PROC CONTENTS
in SAS is a fundamental and highly versatile procedure used to display descriptive information about a SAS dataset or an entire SAS library. It acts as an invaluable tool for understanding the structure and metadata of your data, providing details about variables, their types, lengths, formats, and other crucial attributes.
Basic Syntax and Purpose
The primary function of PROC CONTENTS
is to reveal the metadata associated with your SAS data. The basic syntax is straightforward:
PROC CONTENTS DATA=sample;
RUN;
In this example, DATA=sample
specifies the SAS dataset you wish to examine. While the DATA
statement, which specifies the name of the dataset, is optional, it is highly recommended for clarity and precision. If you do not specify a dataset, SAS will, by default, use the most recently created dataset in your current session.
The output typically includes:
- Dataset Properties: Information like the dataset name, creation date, number of observations, and number of variables.
- Engine/Host Details: Specifics about the SAS engine used and the operating system where the dataset resides.
- Variable Attributes: For each variable, it lists its name, type (character or numeric), length, format, informat, and label.
Why is PROC CONTENTS Essential?
Understanding your data's structure is crucial for accurate analysis and reporting.
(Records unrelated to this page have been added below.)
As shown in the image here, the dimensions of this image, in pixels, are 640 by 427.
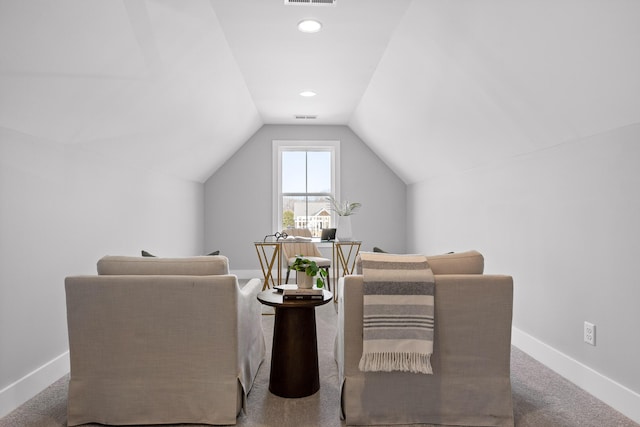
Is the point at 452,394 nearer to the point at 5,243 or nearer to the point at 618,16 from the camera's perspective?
the point at 618,16

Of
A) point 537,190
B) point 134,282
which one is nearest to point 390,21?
point 537,190

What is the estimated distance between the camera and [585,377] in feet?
8.59

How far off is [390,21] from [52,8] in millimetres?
2208

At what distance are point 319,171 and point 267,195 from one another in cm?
94

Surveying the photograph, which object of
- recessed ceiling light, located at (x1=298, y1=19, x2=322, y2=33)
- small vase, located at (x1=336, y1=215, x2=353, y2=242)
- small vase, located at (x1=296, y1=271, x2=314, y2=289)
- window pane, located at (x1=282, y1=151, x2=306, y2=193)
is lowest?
small vase, located at (x1=296, y1=271, x2=314, y2=289)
PROC CONTENTS
helps you:
- Verify Data Integrity: Quickly check if variables have the expected types (e.g., numeric for calculations, character for text).
- Troubleshoot Issues: Identify unexpected variable lengths or formats that might cause errors in subsequent data steps or procedures.
- Document Datasets: Provide a clear summary of a dataset's structure, which is vital for collaboration and long-term data management.
- Explore Unknown Data: Get a quick overview when working with unfamiliar datasets.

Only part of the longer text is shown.